Gemini 2.5 Flash for the AI side

I needed something fast enough to close the conversational loop. GPT-4 is capable but the latency at our tier was high enough to break the illusion of a live conversation. Gemini 2.5 Flash turned out to be fast enough that we could keep speech-to-feedback under 300ms on a decent connection — which is the threshold below which the feedback feels responsive rather than delayed.

These three systems tie together through a shared event emitter. MediaPipe fires gaze and posture events; LiveKit fires prosody events; both attach to a context object that goes into each Gemini prompt. The LLM channel has backpressure on it — if a feedback request is in flight, new events queue rather than firing another request. Without that guard you get a feedback storm where the AI is commenting on every half-second of movement, which is overwhelming and useless.

The conflict detection piece

The most technically interesting part of ReplAI is something we almost didn't build: a real-time conflict-of-interest detector for the legal scenario.

The setup: a lawyer is practicing a client intake conversation. Midway through, the client mentions a company. ReplAI should flag if that company is an adverse party in any of the firm's active cases — before the lawyer accidentally says something they shouldn't.
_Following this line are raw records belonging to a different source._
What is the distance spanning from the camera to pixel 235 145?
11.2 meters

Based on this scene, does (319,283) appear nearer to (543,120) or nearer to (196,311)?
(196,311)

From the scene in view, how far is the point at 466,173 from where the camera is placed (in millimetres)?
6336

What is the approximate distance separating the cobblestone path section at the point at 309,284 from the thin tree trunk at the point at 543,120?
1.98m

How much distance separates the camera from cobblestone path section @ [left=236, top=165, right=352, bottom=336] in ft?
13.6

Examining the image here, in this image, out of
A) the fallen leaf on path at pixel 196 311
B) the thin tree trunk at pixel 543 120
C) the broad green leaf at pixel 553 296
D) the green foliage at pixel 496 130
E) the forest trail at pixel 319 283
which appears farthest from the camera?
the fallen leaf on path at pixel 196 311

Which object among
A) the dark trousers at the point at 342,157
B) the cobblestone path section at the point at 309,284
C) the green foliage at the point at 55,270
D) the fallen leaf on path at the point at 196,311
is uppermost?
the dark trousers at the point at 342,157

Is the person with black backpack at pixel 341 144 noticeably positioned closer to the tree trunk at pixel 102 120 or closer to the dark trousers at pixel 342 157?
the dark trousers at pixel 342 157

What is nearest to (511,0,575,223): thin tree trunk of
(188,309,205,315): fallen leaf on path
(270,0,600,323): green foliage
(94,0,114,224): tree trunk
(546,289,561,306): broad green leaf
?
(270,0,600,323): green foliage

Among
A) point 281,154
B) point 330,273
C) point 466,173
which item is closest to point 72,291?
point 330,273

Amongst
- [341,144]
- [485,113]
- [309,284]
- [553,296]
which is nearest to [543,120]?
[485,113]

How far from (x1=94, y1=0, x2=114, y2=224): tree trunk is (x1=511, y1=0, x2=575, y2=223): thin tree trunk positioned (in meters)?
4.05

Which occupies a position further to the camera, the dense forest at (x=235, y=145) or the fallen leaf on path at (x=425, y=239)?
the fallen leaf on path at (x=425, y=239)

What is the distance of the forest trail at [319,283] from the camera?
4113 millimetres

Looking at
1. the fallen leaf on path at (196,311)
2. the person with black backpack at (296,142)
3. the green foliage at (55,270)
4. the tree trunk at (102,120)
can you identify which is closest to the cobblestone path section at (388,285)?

The naive approach — feed the transcript to an LLM and ask — was too slow and too expensive to run on every new sentence. So I built a lightweight pipeline that does two things:

Runs named entity recognition on the streaming transcript to extract company and person names as they come in.
Matches those entities against a pre-loaded firm database using a hybrid Levenshtein + Jaccard scorer.

Levenshtein catches typos and minor name variations ("Acme Corp" vs "ACME Corporation"). Jaccard handles partial overlaps ("Google" matching "Google DeepMind"). Together they surface likely conflicts faster and more cheaply than asking a language model to figure it out from scratch each time. The LLM only gets involved to confirm and explain a flagged match, not to do the matching itself.

This was the piece that stopped the Zenardy founder mid-demo. He asked me to walk him through it. Then he asked how it would handle international company names with transliterations. I had actually thought about that — it was a good fifteen minutes.

What I'd change

The MediaPipe gaze estimation is shakier than I'd like. It works well under good lighting with a decent camera and falls apart on older laptops in a dim room. A real product would need a calibration step upfront — establish a baseline for this specific user's face before scoring their eye contact.

The multi-modal weights (gaze, prosody, dialogue) are currently static. There's a version of this where the feedback model learns which signals matter most for which scenario type — negotiation might weight vocal confidence more than eye contact; legal intake might be the opposite. We didn't have time for that in 24 hours, and I'm not sure I'd trust a self-trained weighting model on a prototype anyway.

The conflict-detection corpus is also mocked for the demo. In production you'd want a real case management API integration, which is a completely different engineering problem.